_Esercizi da svolgere_:
1. Come si traduce in inglese la frase «Solo nel 1986 esce una nuova raccolta, Con altra voce, il cui titolo stavolta si ispira a Dante.» tratta dal testo sulle raccolte poetiche?
2. Ricopia dal testo sulle raccolte poetiche il passo che va da "Esordisce nel 1970" fino a "via del mare." incluso.

_Testo_:
★ ★ ★ ★ ★ ★ ★

Esordisce nel 1970 con la raccolta Pena la vita seguita poi da Il punto acerbo nel 1974 che per il titolo prende ispirazione da una delle Operette morali Leopardi (Che fu quel punto acerbo. Che di vita ebbe nome?). L’anno prima è morto il padre e la sua vena poetica sembra inaridirsi. Solo nel 1986 esce una nuova raccolta, Con altra voce, il cui titolo stavolta si ispira a Dante.

Gettata aerea di tregua inattesa,
in bilico,
fra due rive contrarie.
Perplessità di una sosta sospesa
Sulla via del mare.
E schiuma e onda
In avventura salata,
ridanno gusto alla vita,
che così è ricordata.

★ ★ ★ ★ ★ ★ ★

_Dati riportati_:
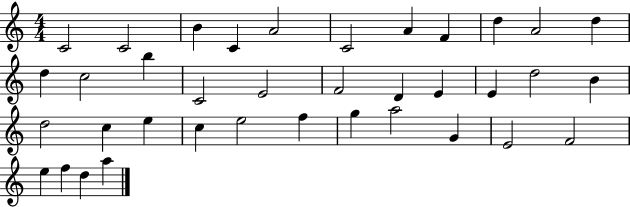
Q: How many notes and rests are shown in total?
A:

★ ★ ★ ★ ★ ★ ★

_Le soluzioni_:
1. Only in 1986 does a new collection come out, Con altra voce, whose title this time is inspired by Dante.

2.
Esordisce nel 1970 con la raccolta Pena la vita seguita poi da Il punto acerbo nel 1974 che per il titolo prende ispirazione da una delle Operette morali Leopardi (Che fu quel punto acerbo. Che di vita ebbe nome?). L’anno prima è morto il padre e la sua vena poetica sembra inaridirsi. Solo nel 1986 esce una nuova raccolta, Con altra voce, il cui titolo stavolta si ispira a Dante.

Gettata aerea di tregua inattesa,
in bilico,
fra due rive contrarie.
Perplessità di una sosta sospesa
Sulla via del mare.